Parquet file 'time_example_fixed.parquet' created successfully.
Checking if Parquet file exists...
Parquet file 'time_example_fixed.parquet' exists.
File size: 1686 bytes
Parquet file is not empty.
Reading with PyArrow
PyArrow Data Preview:
        event_time
0  12:34:56.789000
1  23:45:43.210000

Reading with Pandas
Pandas Data Preview:
        event_time
0  12:34:56.789000
1  23:45:43.210000

Reading with Spark

Read the Parquet file using Spark

Data loaded from Parquet file:
+----------+
|event_time|
+----------+
+----------+

root
 |-- event_time: string (nullable = true)

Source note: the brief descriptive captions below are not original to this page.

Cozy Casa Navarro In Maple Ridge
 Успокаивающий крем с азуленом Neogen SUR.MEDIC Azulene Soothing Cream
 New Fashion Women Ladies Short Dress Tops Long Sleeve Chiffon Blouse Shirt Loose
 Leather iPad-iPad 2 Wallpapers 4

Convert STRING time to TIMESTAMP HH:mm:ss.SSSSSS format
Extract hours, minutes, and seconds
Data with extracted time components
+----------+----+------+------+
|event_time|hour|minute|second|
+----------+----+------+------+
+----------+----+------+------+

 It fails to display data in Spark while PyArrow and Pandas work fine. This
suggests that Spark is failing to interpret the Parquet file correctly.
The problem is likely caused by one or more of the following issues.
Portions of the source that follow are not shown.